Now we need to prove that the triangle with minimum area size circumscribed around the circumference of a circle of radios $r$ is a regular (equilateral) triangle.
$\textbf{Solution:}$
$>$ The area of the triangle is $A = \frac{1}{2} h b.$ By similar triangles (see figure)
$$\frac{\frac{b}{2}}{h} = \frac{r}{\sqrt{h^2 - 2rh}} \Rightarrow b = \frac{2rh}{\sqrt{h^2 - 2rh}}$$ So $A = \frac{rh^2}{\sqrt{h^2 - 2rh}}$ for $h > 2r,$ and then by taking the derivative, we have $$\frac{\partial A(h)}{\partial h} = \frac{rh^2 (h - 3r)}{(h^2 - 2rh)^{\frac{3}{2}}}$$ Then $\frac{\partial A(h)}{\partial h} = 0$ for $h > 2r$ when $h = 3r$ and by the first derivative test $A$ is minimum when $h = 3r$. If $h = 3r$ then $b = 2 \sqrt{3} r$, shows that the triangle is regular (equilateral).
Now the natural question which come to the mind is that " what is the value for the radios of the circle for to have inscribe triangles to have maximum area 1?"

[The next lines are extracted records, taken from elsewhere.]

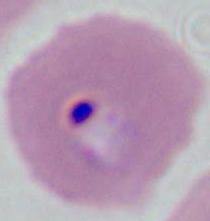
Summary:
  - Modality: micrograph
  - Magnification: 400x or 1000x
  - Identification: Plasmodium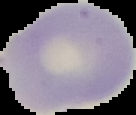
{
  "preparation": "thin blood film",
  "result": "negative for malaria parasites",
  "image_size": "136×115 pixels",
  "image_type": "segmented cell region on a black background"
}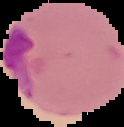

Image is 124×127 pixels. The area outside the segmented cell region is set to black. From a thin blood film. Malaria status: parasitized.Identify the parasite.
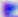
This is Toxoplasma gondii.

Micrograph. Captured at 400x magnification.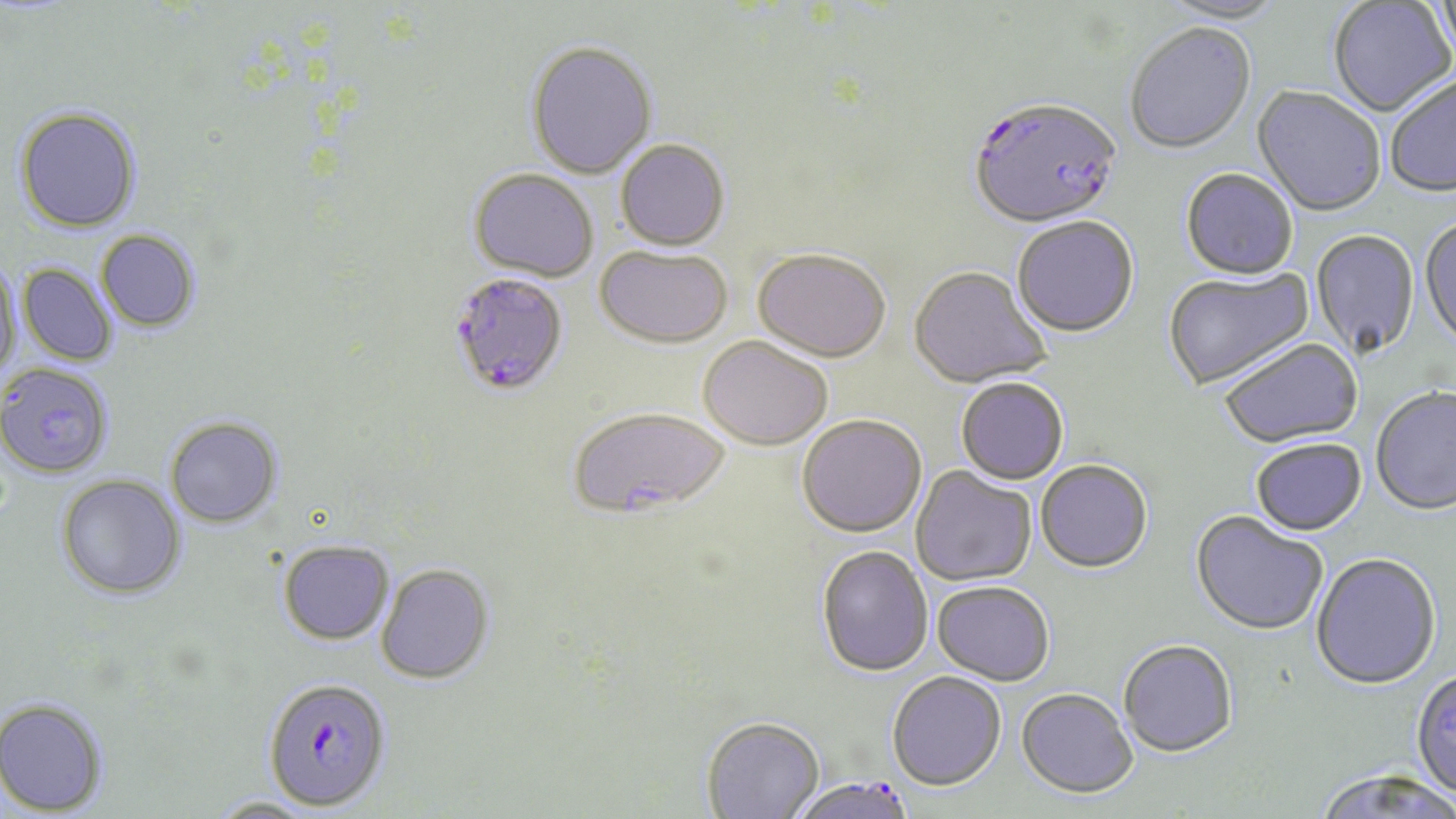
{
  "slide_level_diagnosis": "Plasmodium falciparum",
  "modality": "optical microscopy",
  "stain": "May-Grünwald-Giemsa",
  "field_of_view": "one of a larger specimen",
  "plasmodium_falciparum_infected_red_blood_cell_locations": "approximate bounding boxes as named x1/y1/x2/y2 corners in pixels: (x1=968, y1=99, x2=1122, y2=231), (x1=448, y1=272, x2=570, y2=397), (x1=262, y1=678, x2=392, y2=812), (x1=790, y1=775, x2=921, y2=819)",
  "image_size": "1456×819 pixels",
  "magnification": "1000x",
  "preparation": "thin blood smear",
  "uninfected_red_blood_cell_locations": "approximate bounding boxes as named x1/y1/x2/y2 corners in pixels: (x1=1158, y1=0, x2=1288, y2=26), (x1=1328, y1=1, x2=1455, y2=118), (x1=1432, y1=1, x2=1456, y2=69), (x1=1125, y1=25, x2=1257, y2=156), (x1=525, y1=39, x2=658, y2=179), (x1=1385, y1=76, x2=1456, y2=200), (x1=1251, y1=88, x2=1385, y2=218), (x1=14, y1=105, x2=142, y2=233), (x1=615, y1=139, x2=730, y2=251), (x1=469, y1=168, x2=600, y2=282), (x1=1181, y1=170, x2=1299, y2=282), (x1=1419, y1=217, x2=1456, y2=353), (x1=1012, y1=218, x2=1139, y2=339), (x1=96, y1=229, x2=201, y2=333), (x1=1311, y1=231, x2=1420, y2=360), (x1=595, y1=246, x2=732, y2=349), (x1=752, y1=251, x2=890, y2=364), (x1=0, y1=258, x2=22, y2=379), (x1=17, y1=264, x2=118, y2=366), (x1=908, y1=268, x2=1051, y2=391), (x1=1163, y1=268, x2=1315, y2=392), (x1=697, y1=337, x2=832, y2=452), (x1=1219, y1=339, x2=1363, y2=449), (x1=0, y1=363, x2=114, y2=478), (x1=956, y1=379, x2=1069, y2=486), (x1=1370, y1=388, x2=1456, y2=517), (x1=567, y1=407, x2=730, y2=520), (x1=164, y1=416, x2=283, y2=527), (x1=796, y1=416, x2=927, y2=538), (x1=1251, y1=440, x2=1368, y2=538), (x1=1036, y1=461, x2=1153, y2=575), (x1=910, y1=466, x2=1037, y2=587), (x1=56, y1=474, x2=186, y2=600), (x1=1190, y1=512, x2=1328, y2=637), (x1=277, y1=539, x2=394, y2=645), (x1=816, y1=546, x2=933, y2=678), (x1=1311, y1=555, x2=1442, y2=691), (x1=375, y1=563, x2=494, y2=685), (x1=932, y1=581, x2=1054, y2=687), (x1=1118, y1=641, x2=1237, y2=758), (x1=1410, y1=668, x2=1456, y2=801), (x1=887, y1=672, x2=1007, y2=792), (x1=1016, y1=688, x2=1137, y2=800), (x1=0, y1=697, x2=109, y2=816), (x1=701, y1=716, x2=825, y2=818), (x1=1312, y1=770, x2=1455, y2=819), (x1=208, y1=797, x2=320, y2=818)"
}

$\textbf{Solution:}$ $>$ For to have this result we should have $$x(y + r) \leq 1 \Rightarrow \frac{\sqrt{3} r}{2} \frac{3r}{2} \leq 1 \Rightarrow r \leq \frac{2}{3^{\frac{3}{4}}}$$
The another question will be the opposite one "what is the value for the radios of the circle for to have circumscribed triangle around the circumference circle to have minimum area 4?"
$\textbf{Solution:}$
$>$ the same as previous for to have the result we should have $$x . 3 r \geq 4 \Rightarrow 3 \sqrt{3 } r^2 \geq 4 \Rightarrow r \geq \frac{2}{3^{\frac{3}{4}}}$$ And it will give the answer that $r$ should be equal to $ \frac{2}{3^{\frac{3}{4}}}$ .